“Today’s Christian music has a very distinct sound — a cheesy, pseudo-inspirational vibe that’s so recognizable by its lack of soul you can “sense” you’re listening to worship music even before the lyrics start.” – Steven Zoeller, “Point: Is Christian Music Relatable?” The Oklahoma Daily.
This recently-published quote and the question posed in the title really got me thinking. The author argued that the Christian/worship music scene has become so homogenized that it seems phony and manufactured. Artists aren’t free to express real human emotions, feeling they need to always be hope-filled and uplifting (sounds like a Christian radio station slogan, right?).
I happen to agree with a lot of the things the author said, but I think the title question misses the mark. It misses because many Christian artists and church worship teams have tried so hard to be relatable that they’ve become inauthentic. I mean this in two ways.

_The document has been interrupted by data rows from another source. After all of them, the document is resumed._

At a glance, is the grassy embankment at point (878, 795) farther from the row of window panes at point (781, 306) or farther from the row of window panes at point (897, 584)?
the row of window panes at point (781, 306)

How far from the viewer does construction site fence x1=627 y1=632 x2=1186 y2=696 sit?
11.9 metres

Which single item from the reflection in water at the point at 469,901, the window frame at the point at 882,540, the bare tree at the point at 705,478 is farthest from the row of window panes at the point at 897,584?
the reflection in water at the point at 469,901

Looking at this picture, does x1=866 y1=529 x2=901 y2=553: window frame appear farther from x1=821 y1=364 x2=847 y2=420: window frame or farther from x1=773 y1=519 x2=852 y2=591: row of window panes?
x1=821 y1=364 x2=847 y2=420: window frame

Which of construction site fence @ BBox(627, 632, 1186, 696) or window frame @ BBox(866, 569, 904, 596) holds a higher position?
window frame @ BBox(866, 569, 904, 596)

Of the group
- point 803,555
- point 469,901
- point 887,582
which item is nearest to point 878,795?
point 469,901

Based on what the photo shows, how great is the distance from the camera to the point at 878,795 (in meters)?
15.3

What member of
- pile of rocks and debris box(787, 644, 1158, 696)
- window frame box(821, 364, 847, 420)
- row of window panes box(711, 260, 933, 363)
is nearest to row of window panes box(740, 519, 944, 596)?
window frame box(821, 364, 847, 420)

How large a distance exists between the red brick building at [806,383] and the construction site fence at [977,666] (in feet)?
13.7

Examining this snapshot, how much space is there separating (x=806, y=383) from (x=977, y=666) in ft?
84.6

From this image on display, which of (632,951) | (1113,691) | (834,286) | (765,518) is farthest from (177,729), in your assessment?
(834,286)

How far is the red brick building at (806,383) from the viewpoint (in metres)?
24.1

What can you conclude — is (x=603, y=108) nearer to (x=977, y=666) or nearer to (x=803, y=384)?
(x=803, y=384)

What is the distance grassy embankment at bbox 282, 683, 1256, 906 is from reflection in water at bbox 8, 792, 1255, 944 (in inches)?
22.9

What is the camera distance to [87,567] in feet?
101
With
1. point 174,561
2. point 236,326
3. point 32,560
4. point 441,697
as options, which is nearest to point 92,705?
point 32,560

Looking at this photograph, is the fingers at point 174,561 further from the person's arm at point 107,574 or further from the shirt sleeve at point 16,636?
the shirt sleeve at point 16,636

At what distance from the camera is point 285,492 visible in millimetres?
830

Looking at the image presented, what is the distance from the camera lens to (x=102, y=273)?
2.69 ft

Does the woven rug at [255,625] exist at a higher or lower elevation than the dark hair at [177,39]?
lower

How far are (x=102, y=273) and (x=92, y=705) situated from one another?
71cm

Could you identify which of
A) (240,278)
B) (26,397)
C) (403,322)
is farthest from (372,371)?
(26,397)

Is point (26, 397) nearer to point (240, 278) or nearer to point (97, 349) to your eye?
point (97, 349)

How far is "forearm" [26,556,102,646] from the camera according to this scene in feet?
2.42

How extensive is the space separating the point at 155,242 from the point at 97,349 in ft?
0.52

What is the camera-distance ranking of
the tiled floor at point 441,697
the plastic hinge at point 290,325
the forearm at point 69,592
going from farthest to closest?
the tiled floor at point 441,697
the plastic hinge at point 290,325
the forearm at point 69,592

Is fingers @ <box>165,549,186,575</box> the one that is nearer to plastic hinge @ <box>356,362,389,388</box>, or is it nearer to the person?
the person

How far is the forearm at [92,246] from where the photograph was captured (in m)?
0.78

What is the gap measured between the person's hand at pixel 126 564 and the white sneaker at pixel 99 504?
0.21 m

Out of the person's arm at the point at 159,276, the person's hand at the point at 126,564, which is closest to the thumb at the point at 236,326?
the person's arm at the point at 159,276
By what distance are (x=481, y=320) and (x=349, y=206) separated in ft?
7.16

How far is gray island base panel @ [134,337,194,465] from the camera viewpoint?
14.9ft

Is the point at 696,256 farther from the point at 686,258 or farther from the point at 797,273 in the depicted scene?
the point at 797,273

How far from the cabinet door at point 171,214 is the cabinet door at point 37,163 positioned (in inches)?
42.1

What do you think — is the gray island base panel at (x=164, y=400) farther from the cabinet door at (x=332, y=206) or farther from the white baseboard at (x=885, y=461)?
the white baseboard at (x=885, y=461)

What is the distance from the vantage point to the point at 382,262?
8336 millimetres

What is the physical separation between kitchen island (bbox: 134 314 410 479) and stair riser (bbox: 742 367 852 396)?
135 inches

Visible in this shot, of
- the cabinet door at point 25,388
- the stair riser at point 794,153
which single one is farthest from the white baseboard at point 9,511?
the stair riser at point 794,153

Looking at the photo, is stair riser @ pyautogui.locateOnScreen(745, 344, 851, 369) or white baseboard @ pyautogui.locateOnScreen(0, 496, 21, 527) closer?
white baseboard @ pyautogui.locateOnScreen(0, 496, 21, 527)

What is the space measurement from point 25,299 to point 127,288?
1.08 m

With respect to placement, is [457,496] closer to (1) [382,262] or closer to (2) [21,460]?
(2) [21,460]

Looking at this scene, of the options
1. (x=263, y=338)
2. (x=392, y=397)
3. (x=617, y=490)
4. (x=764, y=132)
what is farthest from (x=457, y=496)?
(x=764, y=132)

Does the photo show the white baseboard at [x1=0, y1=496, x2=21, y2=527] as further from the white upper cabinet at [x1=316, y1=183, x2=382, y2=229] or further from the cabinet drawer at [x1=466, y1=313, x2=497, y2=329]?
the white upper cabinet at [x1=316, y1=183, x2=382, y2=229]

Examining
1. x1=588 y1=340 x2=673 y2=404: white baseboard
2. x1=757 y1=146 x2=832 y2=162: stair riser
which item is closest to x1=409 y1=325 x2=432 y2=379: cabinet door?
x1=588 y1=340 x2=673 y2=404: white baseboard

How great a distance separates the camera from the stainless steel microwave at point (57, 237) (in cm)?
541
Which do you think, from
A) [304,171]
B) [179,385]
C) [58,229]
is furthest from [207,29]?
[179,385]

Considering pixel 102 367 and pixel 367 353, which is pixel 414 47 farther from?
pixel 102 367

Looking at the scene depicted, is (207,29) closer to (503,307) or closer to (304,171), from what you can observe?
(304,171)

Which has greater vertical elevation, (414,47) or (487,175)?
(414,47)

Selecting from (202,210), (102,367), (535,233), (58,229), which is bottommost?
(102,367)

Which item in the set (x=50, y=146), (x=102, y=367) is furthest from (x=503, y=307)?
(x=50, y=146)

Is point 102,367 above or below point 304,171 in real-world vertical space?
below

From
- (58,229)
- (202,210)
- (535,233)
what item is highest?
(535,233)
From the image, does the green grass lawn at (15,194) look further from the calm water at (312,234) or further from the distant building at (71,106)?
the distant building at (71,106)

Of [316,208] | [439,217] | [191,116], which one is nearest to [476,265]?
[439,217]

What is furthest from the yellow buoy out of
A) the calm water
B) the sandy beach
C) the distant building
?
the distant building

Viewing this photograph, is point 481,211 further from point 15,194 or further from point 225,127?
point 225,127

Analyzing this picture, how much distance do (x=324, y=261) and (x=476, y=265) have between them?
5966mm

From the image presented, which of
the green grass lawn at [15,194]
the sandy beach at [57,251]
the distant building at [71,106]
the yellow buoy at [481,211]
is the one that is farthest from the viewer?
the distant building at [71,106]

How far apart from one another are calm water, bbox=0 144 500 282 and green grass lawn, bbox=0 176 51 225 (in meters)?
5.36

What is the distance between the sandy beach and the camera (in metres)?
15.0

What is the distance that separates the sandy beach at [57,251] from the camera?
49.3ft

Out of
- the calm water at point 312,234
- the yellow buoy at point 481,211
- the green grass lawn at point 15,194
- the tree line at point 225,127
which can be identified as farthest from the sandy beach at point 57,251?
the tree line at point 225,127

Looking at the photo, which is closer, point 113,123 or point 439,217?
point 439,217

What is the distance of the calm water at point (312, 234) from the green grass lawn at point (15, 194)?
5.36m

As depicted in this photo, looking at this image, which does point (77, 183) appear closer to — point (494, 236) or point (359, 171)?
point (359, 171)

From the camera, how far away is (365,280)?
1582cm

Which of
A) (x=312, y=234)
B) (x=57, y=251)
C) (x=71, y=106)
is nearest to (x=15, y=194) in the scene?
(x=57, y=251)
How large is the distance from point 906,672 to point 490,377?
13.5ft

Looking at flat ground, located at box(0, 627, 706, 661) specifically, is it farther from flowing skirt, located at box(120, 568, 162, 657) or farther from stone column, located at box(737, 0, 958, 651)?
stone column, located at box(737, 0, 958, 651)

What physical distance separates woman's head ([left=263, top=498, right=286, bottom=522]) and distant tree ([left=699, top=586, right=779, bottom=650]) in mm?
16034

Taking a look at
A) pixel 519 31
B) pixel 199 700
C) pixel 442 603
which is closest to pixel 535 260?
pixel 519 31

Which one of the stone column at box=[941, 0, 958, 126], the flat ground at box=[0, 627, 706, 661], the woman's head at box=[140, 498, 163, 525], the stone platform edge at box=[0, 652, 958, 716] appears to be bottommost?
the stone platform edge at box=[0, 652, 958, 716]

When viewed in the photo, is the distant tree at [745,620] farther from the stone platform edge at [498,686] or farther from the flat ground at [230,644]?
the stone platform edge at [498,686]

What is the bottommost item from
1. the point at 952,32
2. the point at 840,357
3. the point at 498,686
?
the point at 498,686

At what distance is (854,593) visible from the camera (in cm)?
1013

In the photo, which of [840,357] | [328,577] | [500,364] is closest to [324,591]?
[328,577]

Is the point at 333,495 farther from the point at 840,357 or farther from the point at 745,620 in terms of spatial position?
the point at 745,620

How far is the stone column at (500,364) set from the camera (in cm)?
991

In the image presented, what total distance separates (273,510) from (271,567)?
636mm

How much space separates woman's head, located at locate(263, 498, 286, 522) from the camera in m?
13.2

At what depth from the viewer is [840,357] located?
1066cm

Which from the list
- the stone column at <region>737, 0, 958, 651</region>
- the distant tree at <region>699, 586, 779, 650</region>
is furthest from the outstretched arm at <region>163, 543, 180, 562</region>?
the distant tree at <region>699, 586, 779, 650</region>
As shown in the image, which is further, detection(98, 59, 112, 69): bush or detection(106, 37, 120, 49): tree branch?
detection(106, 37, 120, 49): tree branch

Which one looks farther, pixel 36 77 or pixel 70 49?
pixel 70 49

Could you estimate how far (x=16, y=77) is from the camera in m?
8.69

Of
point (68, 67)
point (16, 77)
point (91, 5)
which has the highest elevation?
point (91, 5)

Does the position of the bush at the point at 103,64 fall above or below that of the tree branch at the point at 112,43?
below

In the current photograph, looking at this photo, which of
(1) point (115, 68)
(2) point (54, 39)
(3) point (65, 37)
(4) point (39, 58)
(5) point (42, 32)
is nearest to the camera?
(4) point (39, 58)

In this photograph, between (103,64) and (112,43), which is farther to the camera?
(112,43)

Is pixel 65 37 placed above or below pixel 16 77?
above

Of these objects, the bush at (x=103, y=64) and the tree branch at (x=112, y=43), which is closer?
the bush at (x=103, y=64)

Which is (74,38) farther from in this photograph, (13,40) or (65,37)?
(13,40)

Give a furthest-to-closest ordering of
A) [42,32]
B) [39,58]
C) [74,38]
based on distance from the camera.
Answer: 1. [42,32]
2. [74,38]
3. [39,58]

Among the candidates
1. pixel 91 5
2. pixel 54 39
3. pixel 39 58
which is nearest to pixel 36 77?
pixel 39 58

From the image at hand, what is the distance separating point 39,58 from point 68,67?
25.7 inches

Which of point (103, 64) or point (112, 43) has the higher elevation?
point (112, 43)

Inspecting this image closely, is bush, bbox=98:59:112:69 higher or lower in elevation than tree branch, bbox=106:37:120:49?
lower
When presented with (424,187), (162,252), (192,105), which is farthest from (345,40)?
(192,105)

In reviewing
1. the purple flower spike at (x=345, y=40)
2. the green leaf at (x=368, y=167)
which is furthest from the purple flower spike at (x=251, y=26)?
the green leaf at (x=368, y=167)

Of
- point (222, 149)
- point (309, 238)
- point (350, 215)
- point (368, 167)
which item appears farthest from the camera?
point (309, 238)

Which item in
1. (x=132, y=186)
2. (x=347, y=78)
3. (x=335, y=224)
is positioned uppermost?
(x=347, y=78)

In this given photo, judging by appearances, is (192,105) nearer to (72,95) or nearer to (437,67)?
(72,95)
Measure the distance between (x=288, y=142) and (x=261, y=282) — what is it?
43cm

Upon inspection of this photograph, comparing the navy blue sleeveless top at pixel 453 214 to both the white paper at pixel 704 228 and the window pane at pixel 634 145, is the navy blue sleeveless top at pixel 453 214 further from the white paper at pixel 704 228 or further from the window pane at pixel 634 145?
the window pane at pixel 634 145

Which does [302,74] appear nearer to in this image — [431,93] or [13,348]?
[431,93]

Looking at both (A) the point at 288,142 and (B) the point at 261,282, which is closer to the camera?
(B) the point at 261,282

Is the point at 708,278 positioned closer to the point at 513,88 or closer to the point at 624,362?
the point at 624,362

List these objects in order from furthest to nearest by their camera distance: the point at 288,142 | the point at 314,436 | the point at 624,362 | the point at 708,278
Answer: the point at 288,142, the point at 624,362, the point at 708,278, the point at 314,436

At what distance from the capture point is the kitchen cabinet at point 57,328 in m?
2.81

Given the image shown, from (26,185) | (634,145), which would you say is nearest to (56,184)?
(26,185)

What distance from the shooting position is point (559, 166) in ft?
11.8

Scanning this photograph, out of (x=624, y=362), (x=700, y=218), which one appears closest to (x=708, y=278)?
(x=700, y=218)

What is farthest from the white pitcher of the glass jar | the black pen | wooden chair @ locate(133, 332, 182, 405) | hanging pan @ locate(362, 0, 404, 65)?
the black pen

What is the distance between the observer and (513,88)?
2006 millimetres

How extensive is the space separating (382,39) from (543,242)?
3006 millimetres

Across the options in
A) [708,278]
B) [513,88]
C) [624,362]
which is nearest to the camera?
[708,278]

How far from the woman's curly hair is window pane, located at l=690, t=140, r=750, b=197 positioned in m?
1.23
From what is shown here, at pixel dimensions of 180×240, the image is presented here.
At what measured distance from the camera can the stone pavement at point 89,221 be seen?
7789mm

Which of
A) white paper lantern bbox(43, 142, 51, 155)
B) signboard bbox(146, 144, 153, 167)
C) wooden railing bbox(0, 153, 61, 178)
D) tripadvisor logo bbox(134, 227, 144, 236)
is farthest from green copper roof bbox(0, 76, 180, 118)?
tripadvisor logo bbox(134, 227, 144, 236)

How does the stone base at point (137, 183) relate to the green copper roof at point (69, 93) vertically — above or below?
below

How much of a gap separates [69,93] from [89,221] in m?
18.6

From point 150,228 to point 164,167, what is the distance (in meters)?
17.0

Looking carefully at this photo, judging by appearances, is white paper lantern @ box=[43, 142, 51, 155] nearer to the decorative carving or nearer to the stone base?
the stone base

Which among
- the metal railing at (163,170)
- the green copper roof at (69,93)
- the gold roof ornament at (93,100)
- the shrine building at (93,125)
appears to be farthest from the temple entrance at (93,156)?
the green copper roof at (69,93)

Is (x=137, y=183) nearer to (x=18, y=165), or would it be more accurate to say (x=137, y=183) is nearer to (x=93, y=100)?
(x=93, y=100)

Let’s first look at the artist side. Combine the dreams of someone trying to use his talents for God with the competitive nature of the music industry. Anyone trying to put food on the table is going to have to face the pressure of creating music that will please a sizable audience. Similarly, to get on a listener-supported radio station (which most Christian outlets are), your music must suit the donors to be played. That doesn’t lend to freedom of expression and outside-the-box creativity.
Now take church worship teams. We all want our music to be “relatable” and appealing to the average (unchurched?) person coming in for the first time as well as the deep-pocketed congregant supporting the church building drive (come on, let’s put all our insecurities on the table and be honest!). Don’t get me wrong, we need music that allows us to be on one accord, but when the temperament and tastes of the audience get in the way of real, authentic worship expression, the cart is leading the horse.
We have to cast down the idols of audience and money in order to be real and authentic in worship. Look at the Psalms. They are full of expressions that would never make it on the radio. They have lyrics that cause us to question, “Is that even Christian?!” Those writers weren’t writing to an audience or a paycheck; they were being brutally honest before God. And guess what? Those lyrics have lived for millennia. Talk about relatable!
If you’re an artist or worship leader, stop worrying so much what’s going to build your audience and focus on what will build yours and others’ relationship with God – and be yourself! And if you’re just a music fan and the local radio station doesn’t play music that inspires you to be closer to God, get online and find some music that does.